Source text start

I also produced an alternative, that is designed to add several additional features:

1. The output is a vector graphic rather than a rasterized one.
2. The surface shown is a smooth surface.
3. The density of the mesh can be adjusted, and need not be based on the number of points actually given.

The second criterion, in particular, requires a lot of extra programming, since I am assuming that the quadrilaterals are given in no particular order. Essentially, I have to reconstruct that order, and then tell Asymptote to use a Spline interpolation to get a (mostly) smooth surface out of it.

Here's the code:

settings.outformat="pdf";
settings.render=0;
settings.prc=false;
usepackage("lmodern");
size(20cm);
import graph3;

file datafile = input("criterion.txt");
real[][] data = datafile.dimension(0,3);
close(datafile);

typedef triple[] quadpatch;
triple[] topEdge(quadpatch p) { return p[1:3]; }
triple[] botEdge(quadpatch p) { return new triple[] {p[3], p[0]}; }
triple[] leftEdge(quadpatch p) { return p[0:2]; }
triple[] rightEdge(quadpatch p) { return p[2:4]; }
triple botleft(quadpatch p) { return p[0]; }
triple botright(quadpatch p) { return p[3]; }
triple topleft(quadpatch p) { return p[1]; }
triple topright(quadpatch p) { return p[2]; }

bool edgesMatch(triple[] a, triple[] b) {
  if (a.length != b.length) return false;
  b = reverse(b);
  for (int i = 0; i < a.length; ++i) {
    if (abs(a[i] - b[i]) > .0001) return false;
  }
  return true;
}

bool secondAbove(quadpatch a, quadpatch b) {
  return edgesMatch(topEdge(a), botEdge(b));
}
bool secondRight(quadpatch a, quadpatch b) {
  return edgesMatch(rightEdge(a), leftEdge(b));
}


quadpatch[][] matrix;
void addToMatrix(quadpatch p, int i, int j) {
  while (matrix.length - 1 < i)
    matrix.push(new quadpatch[]);
  quadpatch[] currentrow = matrix[i];
  if (currentrow.length - 1 < j)
    currentrow.append(new quadpatch[j - currentrow.length + 1]);
  currentrow[j] = p;
}

struct PatchInGrid {
  quadpatch p;
  PatchInGrid left = null;
  PatchInGrid right = null;
  PatchInGrid above = null;
  PatchInGrid below = null;
};

quadpatch operator cast(PatchInGrid pig) { return pig.p; }

PatchInGrid[] patches;

void addQuadPatch(quadpatch p) {
  assert(p.length == 4);

  PatchInGrid toAdd;
  toAdd.p = p;

  for (int i = patches.length - 1; i >= 0; --i) {
    PatchInGrid possibility = patches[i];
    if (possibility.above == null && toAdd.below == null && secondAbove(possibility, p)) {
      possibility.above = toAdd;
      toAdd.below = possibility;
    }
    if (possibility.below == null && toAdd.above == null && secondAbove(p, possibility)) {
      possibility.below = toAdd;
      toAdd.above = possibility;
    }
    if (possibility.left == null && toAdd.right == null && secondRight(p, possibility)) {
      possibility.left = toAdd;
      toAdd.right = possibility;
    }
    if (possibility.right == null && toAdd.left == null && secondRight(possibility, p)) {
      possibility.right = toAdd;
      toAdd.left = possibility;
    }
  }

  patches.push(toAdd);
}

triple[] temp;
for (real[] currentpoint : data) {
  temp.push((currentpoint[0], currentpoint[1], currentpoint[2]));
  if (temp.length == 4) {
    addQuadPatch(temp);
    temp = new triple[];
  }
}

/* Start at patches[0] and find the leftmost bottommost patch connected to it.

Source text end
Recorded information start

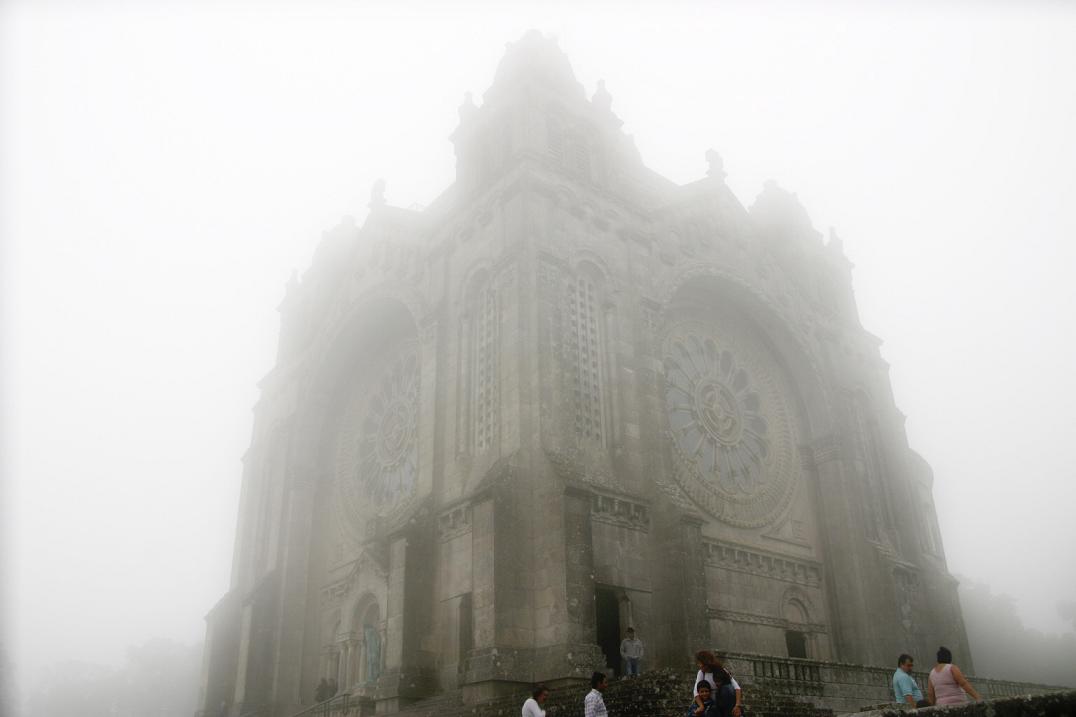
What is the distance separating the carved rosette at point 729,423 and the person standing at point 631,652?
24.4 ft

Recorded information end

> _Set of tasks_
1. Decide whether each statement below agrees with the Asymptote text, answering yes or no and quoting the deciding words. (a) The alternative produces a rasterized graphic. (b) The quadrilaterals are assumed to be given in no particular order. (c) The density of the mesh must be based on the number of points actually given.
2. Rewrite the stretch of the Asymptote text from "I also produced" through "surface out of it.", substituting "four-sided patches" for "quadrilaterals".
3. Name every member declared inside the PatchInGrid struct in the Asymptote text.

> _Answers_
1.
(a) No: "The output is a vector graphic rather than a rasterized one."
(b) Yes: "since I am assuming that the quadrilaterals are given in no particular order"
(c) No: "The density of the mesh can be adjusted, and need not be based on the number of points actually given."

2.
I also produced an alternative, that is designed to add several additional features:

1. The output is a vector graphic rather than a rasterized one.
2. The surface shown is a smooth surface.
3. The density of the mesh can be adjusted, and need not be based on the number of points actually given.

The second criterion, in particular, requires a lot of extra programming, since I am assuming that the four-sided patches are given in no particular order. Essentially, I have to reconstruct that order, and then tell Asymptote to use a Spline interpolation to get a (mostly) smooth surface out of it.

3. p, left, right, above, below